Description
Pandas version checks
-
I have checked that this issue has not already been reported.
-
I have confirmed this bug exists on the latest version of pandas.
-
I have confirmed this bug exists on the main branch of pandas.
Reproducible Example
import pandas as pd
import pyarrow as pa
s = pd.Series([1, 2], dtype=pd.ArrowDtype(pa.int32()))
r1 = s.rank(method="min")
df = s.to_frame(name="a")
r2 = df.rank(method="min")
>>> s
0 1
1 2
dtype: int32[pyarrow]
>>> df.dtypes
a int32[pyarrow]
dtype: object
>>> r1
0 1
1 2
dtype: uint64[pyarrow]
>>> r2
a
0 1.0
1 2.0
>>> r2.dtypes
a float64
dtype: object
Issue Description
When we have a dataframe backed with pyarrow type data, when we call df.rank(method="min"), returned result is not arrow backed dataframe. This behavior does not happen for Series.rank(), we could see Series.rank() returned result is still arrow backed Series.

• • • • •

## To-do list
a: In the pandas rank bug report:
(i) What value is passed to the method argument of rank?
(ii) What dtype is shown for r1?
(iii) What dtype does column a of r2 have?
b: Carry on the pandas rank bug report with its next part.
The data that comes next is separate material from the pandas bug report.

## Available data
• • • • •

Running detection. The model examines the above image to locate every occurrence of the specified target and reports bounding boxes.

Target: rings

• • • • •

## Answers provided
a:
(i) "min"
(ii) uint64[pyarrow]
(iii) float64

b:
Incorrect:
df.dtypes
a int32[pyarrow]
dtype: object
r2 = df.rank(method="min")
r2.dtypes
a float64
dtype: object
Correct:
s
0 1
1 2
dtype: int32[pyarrow]
r1 = s.rank(method="min")
r1.dtype
uint64[pyarrow]
Expected Behavior
DataFrame.rank should return pyarrow backed dataframe when original dataframe filled with pyarrow.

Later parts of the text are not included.